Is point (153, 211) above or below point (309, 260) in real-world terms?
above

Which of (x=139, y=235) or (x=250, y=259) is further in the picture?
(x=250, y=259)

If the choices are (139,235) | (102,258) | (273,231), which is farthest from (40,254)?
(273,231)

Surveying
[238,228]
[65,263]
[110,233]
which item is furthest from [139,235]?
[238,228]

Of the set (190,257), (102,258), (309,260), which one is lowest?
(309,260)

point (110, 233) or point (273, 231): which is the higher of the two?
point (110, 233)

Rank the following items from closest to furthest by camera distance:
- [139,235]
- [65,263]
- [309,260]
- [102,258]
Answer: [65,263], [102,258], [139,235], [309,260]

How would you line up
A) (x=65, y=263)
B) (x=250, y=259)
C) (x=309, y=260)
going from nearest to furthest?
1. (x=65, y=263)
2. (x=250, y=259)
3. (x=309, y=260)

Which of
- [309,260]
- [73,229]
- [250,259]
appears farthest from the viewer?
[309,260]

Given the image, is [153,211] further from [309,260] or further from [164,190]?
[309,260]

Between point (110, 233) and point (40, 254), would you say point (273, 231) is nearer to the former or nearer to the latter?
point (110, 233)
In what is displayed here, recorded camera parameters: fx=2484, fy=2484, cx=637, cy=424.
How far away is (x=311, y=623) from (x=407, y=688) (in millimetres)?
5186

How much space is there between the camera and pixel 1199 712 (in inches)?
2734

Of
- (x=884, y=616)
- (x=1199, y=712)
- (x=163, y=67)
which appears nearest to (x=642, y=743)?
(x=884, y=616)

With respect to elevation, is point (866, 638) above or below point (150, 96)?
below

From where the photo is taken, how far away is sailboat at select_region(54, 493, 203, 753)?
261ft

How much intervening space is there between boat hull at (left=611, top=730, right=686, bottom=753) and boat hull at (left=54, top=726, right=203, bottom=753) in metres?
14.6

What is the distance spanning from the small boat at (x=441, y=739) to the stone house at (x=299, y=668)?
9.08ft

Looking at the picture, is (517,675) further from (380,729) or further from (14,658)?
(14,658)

- [What the exercise asks]:
Reproduce the lines above word for word, starting at the first line of the items and ending with the line containing "Answer: [65,263], [102,258], [139,235], [309,260]", both included.

- [Solution for this exercise]:
Is point (153, 211) above or below point (309, 260) in real-world terms?
above

Which of (x=139, y=235) or (x=250, y=259) is further in the picture?
(x=250, y=259)

If the choices are (139,235) | (102,258) | (273,231), which is farthest from (40,254)?
(273,231)

Surveying
[238,228]
[65,263]
[110,233]
which item is furthest from [139,235]?
[238,228]

Of the set (190,257), (102,258), (309,260), which one is lowest?
(309,260)

point (110, 233) or point (273, 231): which is the higher of the two?
point (110, 233)

Rank the following items from closest to furthest by camera distance:
- [139,235]
- [65,263]
- [309,260]
- [102,258]
Answer: [65,263], [102,258], [139,235], [309,260]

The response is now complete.